Continúa dando igual su papel ecológico en el medio natural, vital para no desequilibrarlo más de lo que ya lo está. Y continúa dando igual que en muchos lugares el conflicto social sea mínimo. Y la sociedad contempla sin censura su persecución con la benevolencia que da la costumbre de siglos y milenios de pensar en ella como único planteamiento y, además, de décadas de demagogias y mentiras. ¿Os imagináis gestionar la población de esos tigres siberianos que mencionaba más arriba o de los jaguares amazónicos mediante la explotación económica de su caza deportiva?, ¿os lo imagináis con el león africano o el puma?, ¿o con el leopardo de las nieves en las grandes cordilleras asiáticas?

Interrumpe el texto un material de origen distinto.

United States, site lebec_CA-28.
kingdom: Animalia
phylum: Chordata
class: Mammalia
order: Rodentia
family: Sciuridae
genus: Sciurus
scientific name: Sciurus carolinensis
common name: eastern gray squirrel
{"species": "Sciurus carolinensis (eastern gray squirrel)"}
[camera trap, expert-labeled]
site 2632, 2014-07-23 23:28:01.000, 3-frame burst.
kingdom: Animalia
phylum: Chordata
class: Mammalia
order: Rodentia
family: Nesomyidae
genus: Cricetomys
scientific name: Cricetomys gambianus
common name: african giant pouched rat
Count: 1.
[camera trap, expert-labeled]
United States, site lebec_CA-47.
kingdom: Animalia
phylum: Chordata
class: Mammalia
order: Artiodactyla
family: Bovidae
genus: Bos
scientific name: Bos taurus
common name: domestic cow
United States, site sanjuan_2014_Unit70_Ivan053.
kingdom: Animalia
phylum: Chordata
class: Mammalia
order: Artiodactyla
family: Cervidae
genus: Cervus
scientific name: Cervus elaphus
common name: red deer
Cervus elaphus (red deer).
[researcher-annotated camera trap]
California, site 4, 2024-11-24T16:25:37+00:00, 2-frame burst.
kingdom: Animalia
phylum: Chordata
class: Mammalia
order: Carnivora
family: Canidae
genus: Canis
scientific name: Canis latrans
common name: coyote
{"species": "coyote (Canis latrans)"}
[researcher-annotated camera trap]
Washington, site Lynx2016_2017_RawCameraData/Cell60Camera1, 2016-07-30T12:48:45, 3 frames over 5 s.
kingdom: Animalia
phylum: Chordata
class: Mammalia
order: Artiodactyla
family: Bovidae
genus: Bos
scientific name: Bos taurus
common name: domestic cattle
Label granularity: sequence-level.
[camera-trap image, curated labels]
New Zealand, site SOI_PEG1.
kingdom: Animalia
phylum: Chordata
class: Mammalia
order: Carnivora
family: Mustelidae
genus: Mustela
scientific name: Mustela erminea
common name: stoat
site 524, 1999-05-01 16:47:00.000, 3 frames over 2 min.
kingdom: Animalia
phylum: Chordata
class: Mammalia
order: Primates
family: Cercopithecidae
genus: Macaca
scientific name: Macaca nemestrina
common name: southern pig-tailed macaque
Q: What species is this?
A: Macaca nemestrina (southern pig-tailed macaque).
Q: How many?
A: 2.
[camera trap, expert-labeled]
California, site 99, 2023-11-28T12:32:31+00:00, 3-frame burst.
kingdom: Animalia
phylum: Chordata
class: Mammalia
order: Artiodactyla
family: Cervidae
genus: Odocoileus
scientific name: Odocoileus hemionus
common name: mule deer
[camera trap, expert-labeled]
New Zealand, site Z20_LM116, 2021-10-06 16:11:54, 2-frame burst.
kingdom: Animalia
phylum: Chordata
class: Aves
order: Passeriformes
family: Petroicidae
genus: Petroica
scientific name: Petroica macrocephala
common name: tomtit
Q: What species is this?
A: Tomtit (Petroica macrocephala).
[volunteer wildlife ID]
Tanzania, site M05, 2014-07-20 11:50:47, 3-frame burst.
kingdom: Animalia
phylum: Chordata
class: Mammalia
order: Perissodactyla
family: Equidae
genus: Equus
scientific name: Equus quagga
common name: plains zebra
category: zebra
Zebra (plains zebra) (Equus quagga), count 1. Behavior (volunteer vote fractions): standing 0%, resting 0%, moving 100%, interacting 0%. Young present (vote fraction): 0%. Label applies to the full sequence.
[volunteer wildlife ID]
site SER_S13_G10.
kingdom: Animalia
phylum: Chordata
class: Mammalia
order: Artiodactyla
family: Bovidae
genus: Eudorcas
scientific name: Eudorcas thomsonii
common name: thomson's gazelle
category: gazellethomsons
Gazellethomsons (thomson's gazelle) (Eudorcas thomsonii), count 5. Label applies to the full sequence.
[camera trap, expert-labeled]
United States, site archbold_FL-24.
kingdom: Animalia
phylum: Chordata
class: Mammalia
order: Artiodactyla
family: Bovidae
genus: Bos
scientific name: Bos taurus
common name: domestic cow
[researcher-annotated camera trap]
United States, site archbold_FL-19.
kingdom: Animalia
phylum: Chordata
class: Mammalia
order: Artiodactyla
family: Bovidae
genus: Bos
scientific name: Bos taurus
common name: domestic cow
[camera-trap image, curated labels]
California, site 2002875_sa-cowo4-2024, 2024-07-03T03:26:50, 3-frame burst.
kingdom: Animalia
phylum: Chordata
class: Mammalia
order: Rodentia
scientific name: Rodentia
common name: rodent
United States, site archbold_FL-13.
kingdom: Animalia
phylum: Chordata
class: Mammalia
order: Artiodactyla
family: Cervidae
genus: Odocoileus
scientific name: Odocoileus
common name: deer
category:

Seguro que no, a todos nos parecería como mínimo repulsivo. ¿Por qué entonces con el lobo sí?
Porque con el lobo la sociedad "civilizada" se ha olvidado por completo del papel fundamental que ostenta en los ecosistemas como regulador principal de esa cascada trófica, y lamentablemente se ha normalizado su muerte, incluso sin necesidad de justificar daños a nuestros intereses económicos, sino por mera y simple diversión, lo que es, si cabe, más grave aún. Y esto, señores, provoca irremediablemente unas consecuencias negativas en el medio ambiente y un clima de enfrentamiento y confrontación constante entre defensores y detractores de la especie. Nos guste o no, así solo se enquistan los conflictos y la brecha social entre unos y otros.
Y nos guste o no, así solo estaremos confirmando que distamos mucho de ser la especie más inteligente del planeta.
NOTA: Como en anteriores entradas, las imágenes de lobos que se ven en esta ocasión están tomadas en el Centro del Lobo Ibérico de Robledo, y están obtenidas, por lo tanto, en condiciones controladas. Las de ganado ovino y perros guardianes pertenecen al rebaño de mi familia, y están tomadas algunas de ellas mientras eran pastoreadas y atendidas exclusivamente por mí, o durante las trasterminancias que realiza el rebaño en varios momentos del año, con lo que quiero dejar constancia de que somos muchos los que, aún siendo profundos conocedores del mundo rural, estamos convencidos de la necedad de perseguir al lobo en pleno siglo XXI.